READING PASSAGE:
Transitioning to IPv6: Now is Time for Everyone to Get Ready

By Peter Bernstein, Senior Editor

Forewarned is fore-armed, it is time to act

Martin Longo, CTO of real-time identity firm Demandbase is on a mission. His briefing paper, “Transition to IPv6: Why Online Marketers Should Care. If you think it’s just IT’s problem, think againis a wake-up call. Directed at marketing executives, the audience should be much broader. This needs to be a cross-enterprise discussion involving not just IT mangers but include all key enterprise decision makers. Attention should/must be paid. This will concern the very heart of the business and the impact will be felt first at the top stack of most organizations. 



First, for the uninitiated, IPv4 is the current regime used for routing the Internet’s packet traffic around the world. An interesting global administration structure allocates the 4,294,967,296 Internet Protocol (IP) addresses it can support. Why is there a problem?

With over 2 billion Internet users online around the globe today, hundreds of millions of devices flooding the market annually and an avalanche of more to come as literally everything is communications enabled for things like smart grids, telemedicine, security alerting, etc., we are fast exhausting IPv4 addresses. It is a can that can no longer be kicked down the road.      

Fortunately, the Internet Engineering Task Force (IETF) foresaw this. It described, in Internet standard document RFC 2460, published in December 1998, IPv6 as the solution. IPv6’s use of 128-bit addressing translates into potential support for 2128 (approximately 340 undecillion or 3.4×1038) addresses. To get your hands around the number, it is the equivalent of every grain of sand in the world having multiple IP addresses, in other words exhaust will disappear as an issue. IPv6 also has a number of other niceties to facilitate making traffic routing more efficient. 

So to back up for a moment, since the late 1990s Internet administrators knew and planned for the day when we would run out of IPv4 addresses. They asked/strongly suggested that the industry start transitioning to Ipv6. The operative word is “asked.”

Stored entries

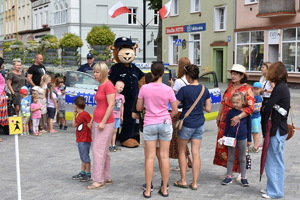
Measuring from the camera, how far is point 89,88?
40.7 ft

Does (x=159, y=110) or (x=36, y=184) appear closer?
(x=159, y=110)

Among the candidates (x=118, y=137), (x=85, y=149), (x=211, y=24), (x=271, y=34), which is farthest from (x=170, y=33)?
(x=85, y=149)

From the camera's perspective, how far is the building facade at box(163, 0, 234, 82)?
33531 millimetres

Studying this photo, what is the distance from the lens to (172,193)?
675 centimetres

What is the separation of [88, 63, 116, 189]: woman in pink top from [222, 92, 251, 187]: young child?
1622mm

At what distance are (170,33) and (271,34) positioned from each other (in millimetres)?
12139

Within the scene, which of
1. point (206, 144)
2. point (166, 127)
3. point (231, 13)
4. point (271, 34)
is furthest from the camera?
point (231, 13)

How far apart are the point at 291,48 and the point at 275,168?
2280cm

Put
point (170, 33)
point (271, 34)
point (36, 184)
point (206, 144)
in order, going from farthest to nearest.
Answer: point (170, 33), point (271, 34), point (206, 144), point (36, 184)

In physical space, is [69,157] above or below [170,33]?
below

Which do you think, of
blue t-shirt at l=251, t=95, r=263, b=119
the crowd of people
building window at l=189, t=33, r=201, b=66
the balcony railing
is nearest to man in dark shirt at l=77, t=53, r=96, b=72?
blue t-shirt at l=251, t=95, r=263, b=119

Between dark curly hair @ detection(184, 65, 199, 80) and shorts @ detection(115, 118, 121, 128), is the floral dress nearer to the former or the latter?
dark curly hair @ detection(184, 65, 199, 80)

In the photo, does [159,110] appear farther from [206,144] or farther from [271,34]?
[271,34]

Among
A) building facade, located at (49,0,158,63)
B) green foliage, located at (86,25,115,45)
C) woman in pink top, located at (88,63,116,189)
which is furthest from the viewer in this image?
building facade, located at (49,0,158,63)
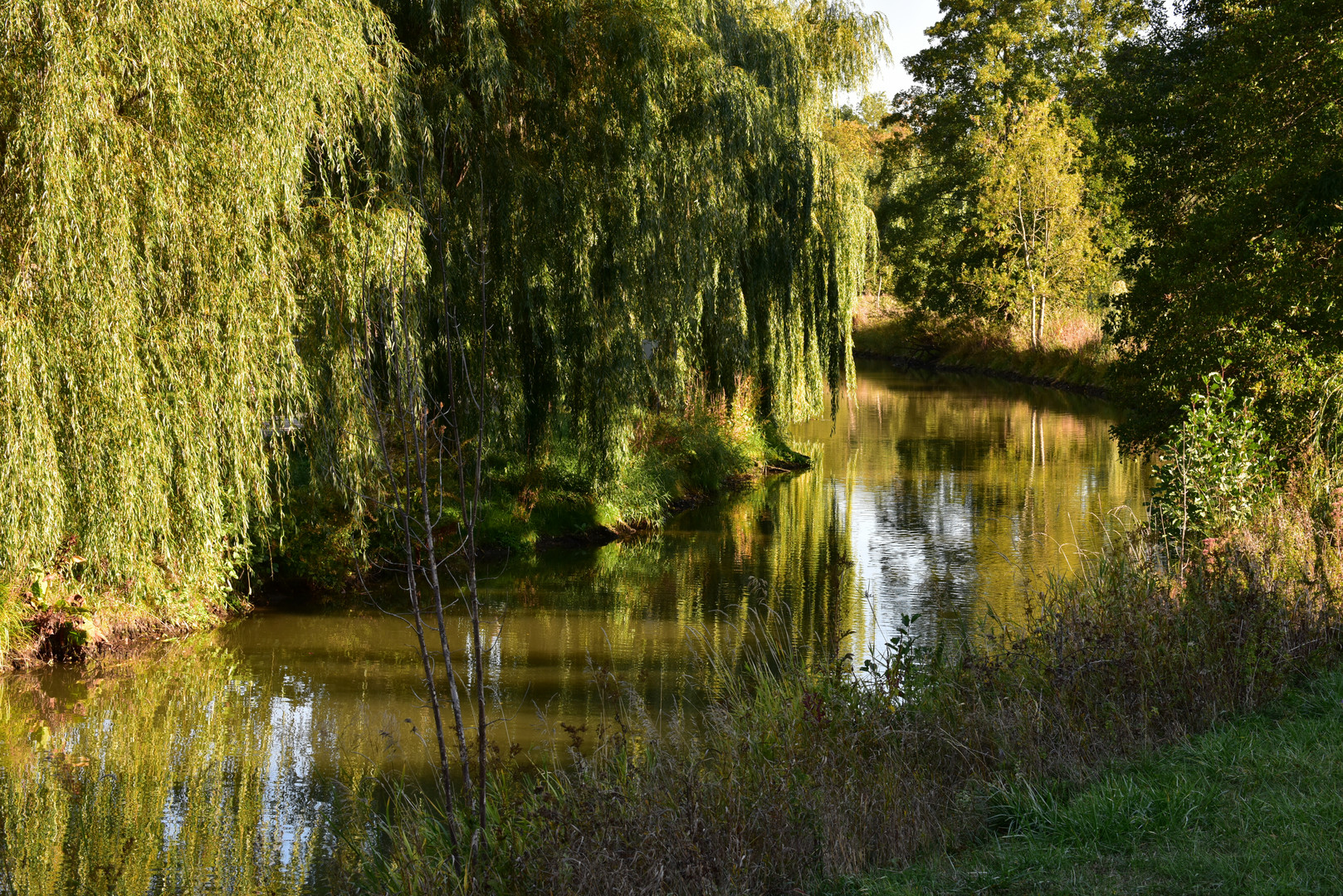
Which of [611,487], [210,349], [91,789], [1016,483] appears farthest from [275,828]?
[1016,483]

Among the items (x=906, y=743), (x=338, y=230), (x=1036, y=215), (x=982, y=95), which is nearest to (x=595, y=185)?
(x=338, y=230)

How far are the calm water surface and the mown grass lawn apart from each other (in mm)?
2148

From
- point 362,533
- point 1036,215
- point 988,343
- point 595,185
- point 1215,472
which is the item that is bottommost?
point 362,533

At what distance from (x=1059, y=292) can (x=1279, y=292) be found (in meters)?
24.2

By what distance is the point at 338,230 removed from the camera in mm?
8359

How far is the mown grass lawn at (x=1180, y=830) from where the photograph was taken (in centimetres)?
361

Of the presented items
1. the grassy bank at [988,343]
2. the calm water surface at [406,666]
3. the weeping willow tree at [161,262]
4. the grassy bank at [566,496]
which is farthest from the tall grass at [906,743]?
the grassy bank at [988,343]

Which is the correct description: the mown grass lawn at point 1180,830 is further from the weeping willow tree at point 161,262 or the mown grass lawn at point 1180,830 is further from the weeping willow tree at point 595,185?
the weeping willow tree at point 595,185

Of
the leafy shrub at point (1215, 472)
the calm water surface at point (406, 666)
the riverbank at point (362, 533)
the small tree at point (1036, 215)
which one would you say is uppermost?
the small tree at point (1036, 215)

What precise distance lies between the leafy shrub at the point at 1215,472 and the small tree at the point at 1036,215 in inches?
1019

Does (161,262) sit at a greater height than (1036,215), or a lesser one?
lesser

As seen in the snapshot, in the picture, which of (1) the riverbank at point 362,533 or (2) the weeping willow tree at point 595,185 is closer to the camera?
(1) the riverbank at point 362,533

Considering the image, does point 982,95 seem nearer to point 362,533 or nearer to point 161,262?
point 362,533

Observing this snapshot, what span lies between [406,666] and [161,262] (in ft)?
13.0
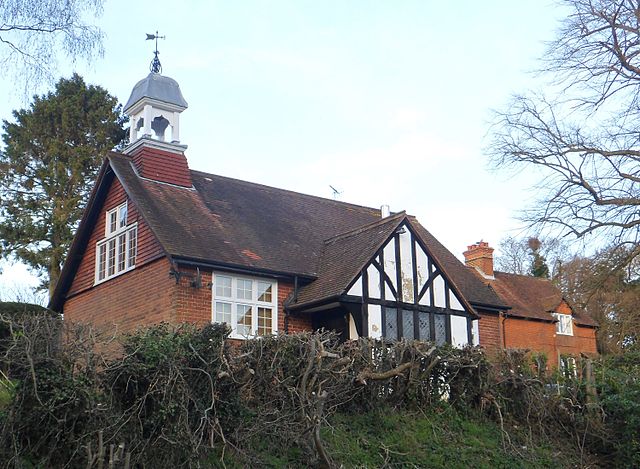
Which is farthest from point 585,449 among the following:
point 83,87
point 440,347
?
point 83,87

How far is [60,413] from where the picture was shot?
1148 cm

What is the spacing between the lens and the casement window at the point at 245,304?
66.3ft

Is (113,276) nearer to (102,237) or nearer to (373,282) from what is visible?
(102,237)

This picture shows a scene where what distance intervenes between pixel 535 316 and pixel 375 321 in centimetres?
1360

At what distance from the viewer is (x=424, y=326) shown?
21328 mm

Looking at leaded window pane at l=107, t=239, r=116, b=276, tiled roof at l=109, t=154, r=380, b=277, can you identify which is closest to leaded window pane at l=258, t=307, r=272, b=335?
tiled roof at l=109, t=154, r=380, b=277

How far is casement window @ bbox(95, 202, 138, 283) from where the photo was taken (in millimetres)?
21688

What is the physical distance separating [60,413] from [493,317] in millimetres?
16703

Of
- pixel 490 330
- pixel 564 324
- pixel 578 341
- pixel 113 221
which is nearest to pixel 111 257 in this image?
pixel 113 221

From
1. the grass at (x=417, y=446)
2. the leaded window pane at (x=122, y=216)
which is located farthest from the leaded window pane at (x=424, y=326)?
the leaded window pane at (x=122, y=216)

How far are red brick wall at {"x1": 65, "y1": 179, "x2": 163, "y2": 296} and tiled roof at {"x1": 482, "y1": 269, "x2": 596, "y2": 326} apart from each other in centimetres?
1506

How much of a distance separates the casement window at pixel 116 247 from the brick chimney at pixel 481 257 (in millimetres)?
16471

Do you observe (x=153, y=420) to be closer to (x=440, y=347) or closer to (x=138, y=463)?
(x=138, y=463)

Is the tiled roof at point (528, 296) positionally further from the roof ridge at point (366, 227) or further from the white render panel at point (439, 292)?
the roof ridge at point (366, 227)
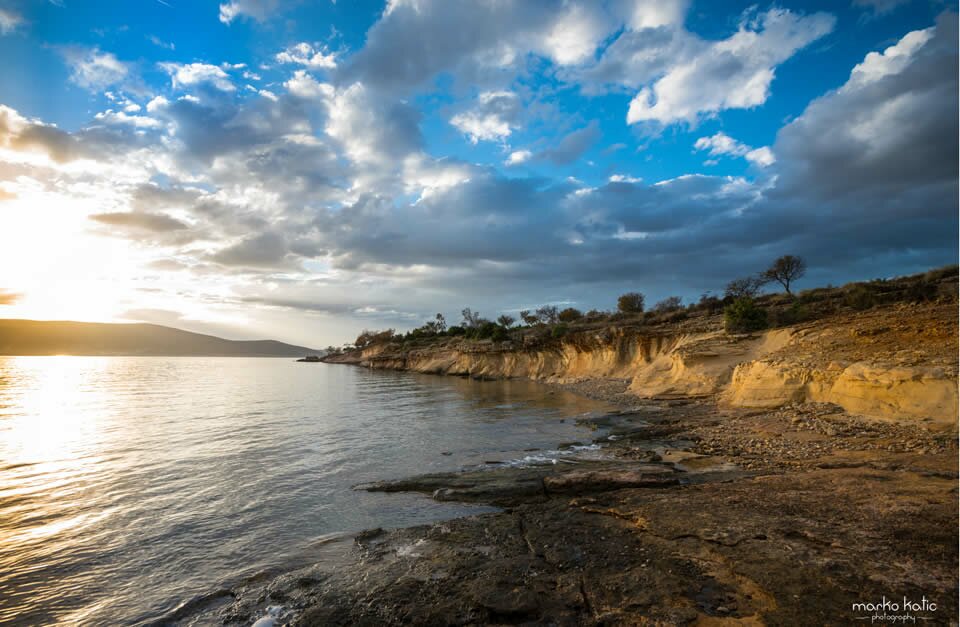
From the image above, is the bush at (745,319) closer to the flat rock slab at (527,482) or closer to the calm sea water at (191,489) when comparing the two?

DIRECTIVES:
A) Using the IPv6 article, answer each question below:
(i) What position does Martin Longo hold at Demandbase?
(ii) How many IP addresses can IPv4 support?
(iii) Which Internet standard document described IPv6 as the solution, and when was it published?
B) Decide whether each statement agrees with the IPv6 article. Answer yes or no, and quote the words that settle it.
(i) Longo's briefing paper is directed at marketing executives.
(ii) IPv6 uses 64-bit addressing.
(iii) Internet administrators required the industry to move to IPv6.
C) Resume the IPv6 article at the point where it stops and carry it forward in the same voice.
The stored entries have no connection to the IPv6 article.

PER-TASK ANSWERS:
A)
(i) He is the CTO of Demandbase.
(ii) IPv4 can support 4,294,967,296 IP addresses.
(iii) RFC 2460 described it, and it was published in December 1998.

B)
(i) Yes: "Directed at marketing executives"
(ii) No: "IPv6’s use of 128-bit addressing"
(iii) No: "They asked/strongly suggested that the industry start transitioning to Ipv6. The operative word is “asked.”"

C)
For a variety of reasons —including the cost of transitioning since IPv6 to IPv4 and IPv4 and IPv6 addresses would need to be supported and translations made for a number of years—operators and device manufactures have dragged their heels on implementing IPv6, and IT departments have hence waited on their end. Reality is that even at this late date, and despite an IPV6 Day and global awareness campaigns, estimates are that less than 1 percent of Internet traffic is IPv6.

Lest anyone think this is a re-run from the technology sector’s Y2K scare that became a mostly a non-event, it is not. This is real. As Longo states, “This change from IPv4 to IPv6 is an unavoidable necessity.” He sees this unambiguous situation must be seen as a call action to marketing executives. Get together with your IT counter-parts and confront the challenges now before they become big problems later. Your Internet service, including transactional capabilities could be significantly disrupted.  Longo says that while risks of a real crisis are not “insurmountable with the right preparation,” he cites a recent report done by Ipswitch (News - Alert) that 88 percent of business networks appear to be unprepared as alarming. 

Time for questions and urgency on getting answers

The paper posits a series of questions for marketing executives to ask themselves and colleagues:   

·         Is your business one of those that is unprepared?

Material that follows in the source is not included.